E, tornando alle distanze, in tutto questo io, modesto lavoratore nella vigna del Signore, vorrei “mettere vino nuovo in otri vecchi” che sanno di spregiudicati secolarismi e di aridi laicismi. E, a 94 anni suonati, mi sento ancora di essere, di fare, di dare… e di incontrare te, mio carissimo figlioccio, in questa tua nobile fatica. E sai perché questa prolissa e più opportuna captatio benevolentiae? Per dirti un sentitissimo “grazie”: mi hai tolto dalla coscienza un grosso peso penitenziale che mi mordeva da anni, quello di non essere riuscito io a dare ordine al tanto materiale documentario che gelosamente ho raccolto e prodotto sulla vita, il pensiero, l’apostolato del nostro concittadino mons. Angelo Ficarra. “dotto e santo” che onora l’episcopato del ventesimo secolo e Canicattì sua diletta patria natale.
A me il tempo e il lavoro l’hanno vietato. Tu, invece, con sapienza di maestro e certosina pazienza nella ricerca, nel coordinamento, nella vasta consultazione dì carte e di testi, hai dato a Canicattì, alla chiesa di Sicilia e passi, un documento di alto valore sociale e religioso che forse farà scalpore. Compiacimenti e… ad meliora; mi ci sento coinvolto e ne godo.
Sono stato alunno, uditore delle “nenie domenicali” sapienti e incisive del Ficarra. Fatto prete e arciprete-parroco e quindi suo successore in Canicattì, me ne sono fatto un modello di pastore e di maestro sulla scia dei suoi “Grandi Amori”: Liturgia, Catechismo, Carità. Ho portato avanti il suo impegno nella direzione dell’Istituto S. Angela Merici e nelle tante attività formative dalla San Vincenzo all’Azione Cattolica e al Movimento dei Laureati Cattolici.
·····
Riscrivi il testo su mons. Ficarra da "Sono stato alunno, uditore" fino a "dei Laureati Cattolici.", mettendo "guida" al posto di "pastore". Le righe qui sotto sono materiale a sé, separato dal testo.
·····
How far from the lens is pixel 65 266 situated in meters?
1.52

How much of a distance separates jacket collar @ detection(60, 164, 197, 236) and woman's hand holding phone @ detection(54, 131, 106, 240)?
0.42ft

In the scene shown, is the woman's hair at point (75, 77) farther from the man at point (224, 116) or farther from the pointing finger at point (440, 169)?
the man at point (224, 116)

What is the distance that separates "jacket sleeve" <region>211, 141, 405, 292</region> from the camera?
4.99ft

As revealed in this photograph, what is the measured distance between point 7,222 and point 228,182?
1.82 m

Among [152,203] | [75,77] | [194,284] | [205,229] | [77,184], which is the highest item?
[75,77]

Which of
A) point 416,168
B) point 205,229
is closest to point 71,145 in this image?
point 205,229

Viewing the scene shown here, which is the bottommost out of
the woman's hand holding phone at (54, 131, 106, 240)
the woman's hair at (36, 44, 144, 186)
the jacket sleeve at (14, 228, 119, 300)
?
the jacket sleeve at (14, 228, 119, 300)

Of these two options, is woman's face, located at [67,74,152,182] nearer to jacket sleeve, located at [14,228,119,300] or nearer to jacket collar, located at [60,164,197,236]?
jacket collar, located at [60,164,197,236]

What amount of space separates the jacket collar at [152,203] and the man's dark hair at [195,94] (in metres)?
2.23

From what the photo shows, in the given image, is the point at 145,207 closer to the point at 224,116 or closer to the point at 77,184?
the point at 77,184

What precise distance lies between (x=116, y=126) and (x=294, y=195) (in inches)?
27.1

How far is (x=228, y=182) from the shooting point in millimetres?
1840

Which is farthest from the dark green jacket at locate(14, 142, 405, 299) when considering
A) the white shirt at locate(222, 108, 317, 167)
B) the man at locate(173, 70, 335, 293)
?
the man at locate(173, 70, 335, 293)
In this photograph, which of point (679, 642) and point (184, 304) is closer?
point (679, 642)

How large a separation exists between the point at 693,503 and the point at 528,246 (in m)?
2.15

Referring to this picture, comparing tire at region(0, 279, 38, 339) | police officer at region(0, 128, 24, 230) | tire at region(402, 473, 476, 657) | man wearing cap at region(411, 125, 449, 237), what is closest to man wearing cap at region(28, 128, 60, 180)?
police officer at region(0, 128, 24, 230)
·····
- Soluzione del compito -
Sono stato alunno, uditore delle “nenie domenicali” sapienti e incisive del Ficarra. Fatto prete e arciprete-parroco e quindi suo successore in Canicattì, me ne sono fatto un modello di guida e di maestro sulla scia dei suoi “Grandi Amori”: Liturgia, Catechismo, Carità. Ho portato avanti il suo impegno nella direzione dell’Istituto S. Angela Merici e nelle tante attività formative dalla San Vincenzo all’Azione Cattolica e al Movimento dei Laureati Cattolici.